To-do list:
1. Copy out a passage from the training-data transparency page, beginning at the words "Build an SHA3-256 Merkle tree over the" and ending after the words "timestamps, licenses, tags).".
2. According to the training-data transparency page, which FIPS standard does ML-DSA correspond to?
3. The training-data transparency page says the Merkle root is wrapped in a TrainingCommitment. List every piece of information it names as part of that commitment.

Document segment:
□ □ □
PQC-native Merkle-tree commitments for AI training datasets. Prove what a model was trained on without revealing the data. SHA3-256 tree + ML-DSA signatures.

These details have not been verified by PyPI

Project description

PQC Training Data Transparency

PQC Native Merkle SHA3-256 ML-DSA License Version

Cryptographic transparency for AI training data. Build an SHA3-256 Merkle tree over every record in your training set, sign the root with ML-DSA (FIPS 204), and publish it. Anyone who holds a single document can later receive an O(log n) inclusion proof showing that the record was in the training set — without revealing any of the other records. The audit trail survives the transition to post-quantum cryptography, so commitments made today remain verifiable in 2035 and beyond.

The Problem

AI copyright litigation, regulatory audits, and red-team requests keep asking the same question: what exactly was used to train this model? Model creators today have no cryptographic answer.

"Prove this document was NOT in your training set" — requires revealing the entire training set (impossible for proprietary or licensed data).
"Prove your model wasn't trained on PII" — requires deleting, then proving a negative.
"Which records were used for fine-tune v2 vs v3?" — no binding commitment exists, so claims are unfalsifiable.

And the few audit trails that do exist are typically RSA- or ECDSA-signed. A cryptographically relevant quantum computer breaks those signatures, and the entire audit chain collapses retroactively. Training data provenance has a 15-20 year shelf life; the crypto under it must survive that long.

The Solution

Commit once, prove selectively:

Hash every record into a leaf: SHA3-256(content || canonical(metadata)).
Build an SHA3-256 Merkle tree over the leaves.
Wrap the root in a TrainingCommitment (dataset name, version, record count, timestamps, licenses, tags).
Sign the canonical commitment with ML-DSA at model-release time.
□ □ □
Dataset content:
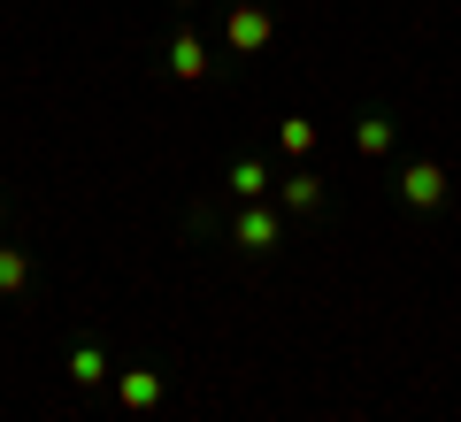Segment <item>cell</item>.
Here are the masks:
<instances>
[{"label":"cell","mask_w":461,"mask_h":422,"mask_svg":"<svg viewBox=\"0 0 461 422\" xmlns=\"http://www.w3.org/2000/svg\"><path fill=\"white\" fill-rule=\"evenodd\" d=\"M308 147H315V123H308V115H285V123H277V154H285V162H300Z\"/></svg>","instance_id":"obj_11"},{"label":"cell","mask_w":461,"mask_h":422,"mask_svg":"<svg viewBox=\"0 0 461 422\" xmlns=\"http://www.w3.org/2000/svg\"><path fill=\"white\" fill-rule=\"evenodd\" d=\"M0 223H8V200H0Z\"/></svg>","instance_id":"obj_13"},{"label":"cell","mask_w":461,"mask_h":422,"mask_svg":"<svg viewBox=\"0 0 461 422\" xmlns=\"http://www.w3.org/2000/svg\"><path fill=\"white\" fill-rule=\"evenodd\" d=\"M162 400H169L162 369H115V407H123V415H154Z\"/></svg>","instance_id":"obj_4"},{"label":"cell","mask_w":461,"mask_h":422,"mask_svg":"<svg viewBox=\"0 0 461 422\" xmlns=\"http://www.w3.org/2000/svg\"><path fill=\"white\" fill-rule=\"evenodd\" d=\"M169 77H177V85H200V77H208V39H200V31H177V39H169Z\"/></svg>","instance_id":"obj_8"},{"label":"cell","mask_w":461,"mask_h":422,"mask_svg":"<svg viewBox=\"0 0 461 422\" xmlns=\"http://www.w3.org/2000/svg\"><path fill=\"white\" fill-rule=\"evenodd\" d=\"M393 139H400V123L384 108H369L362 123H354V154H369V162H377V154H393Z\"/></svg>","instance_id":"obj_9"},{"label":"cell","mask_w":461,"mask_h":422,"mask_svg":"<svg viewBox=\"0 0 461 422\" xmlns=\"http://www.w3.org/2000/svg\"><path fill=\"white\" fill-rule=\"evenodd\" d=\"M62 369H69V384H77V391H108V384H115V369H108V346H100V338H77Z\"/></svg>","instance_id":"obj_6"},{"label":"cell","mask_w":461,"mask_h":422,"mask_svg":"<svg viewBox=\"0 0 461 422\" xmlns=\"http://www.w3.org/2000/svg\"><path fill=\"white\" fill-rule=\"evenodd\" d=\"M169 8H193V0H169Z\"/></svg>","instance_id":"obj_12"},{"label":"cell","mask_w":461,"mask_h":422,"mask_svg":"<svg viewBox=\"0 0 461 422\" xmlns=\"http://www.w3.org/2000/svg\"><path fill=\"white\" fill-rule=\"evenodd\" d=\"M223 184H230V200H239V208H247V200H269V193H277V177H269V162H262V154H239Z\"/></svg>","instance_id":"obj_7"},{"label":"cell","mask_w":461,"mask_h":422,"mask_svg":"<svg viewBox=\"0 0 461 422\" xmlns=\"http://www.w3.org/2000/svg\"><path fill=\"white\" fill-rule=\"evenodd\" d=\"M269 39H277L269 0H230V16H223V54H269Z\"/></svg>","instance_id":"obj_3"},{"label":"cell","mask_w":461,"mask_h":422,"mask_svg":"<svg viewBox=\"0 0 461 422\" xmlns=\"http://www.w3.org/2000/svg\"><path fill=\"white\" fill-rule=\"evenodd\" d=\"M230 246L254 254V261L277 254V246H285V208H277V200H247V208L230 215Z\"/></svg>","instance_id":"obj_2"},{"label":"cell","mask_w":461,"mask_h":422,"mask_svg":"<svg viewBox=\"0 0 461 422\" xmlns=\"http://www.w3.org/2000/svg\"><path fill=\"white\" fill-rule=\"evenodd\" d=\"M23 292H32V254L0 246V300H23Z\"/></svg>","instance_id":"obj_10"},{"label":"cell","mask_w":461,"mask_h":422,"mask_svg":"<svg viewBox=\"0 0 461 422\" xmlns=\"http://www.w3.org/2000/svg\"><path fill=\"white\" fill-rule=\"evenodd\" d=\"M330 200V184L315 177V169H285L277 177V208H285V223H293V215H315Z\"/></svg>","instance_id":"obj_5"},{"label":"cell","mask_w":461,"mask_h":422,"mask_svg":"<svg viewBox=\"0 0 461 422\" xmlns=\"http://www.w3.org/2000/svg\"><path fill=\"white\" fill-rule=\"evenodd\" d=\"M446 193H454V177H446V162H430V154H415V162L393 177V200H400L408 215H438Z\"/></svg>","instance_id":"obj_1"}]
</instances>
□ □ □
Solutions per task:
1.
Build an SHA3-256 Merkle tree over the leaves.
Wrap the root in a TrainingCommitment (dataset name, version, record count, timestamps, licenses, tags).

2. FIPS 204.

3.
- dataset name
- version
- record count
- timestamps
- licenses
- tags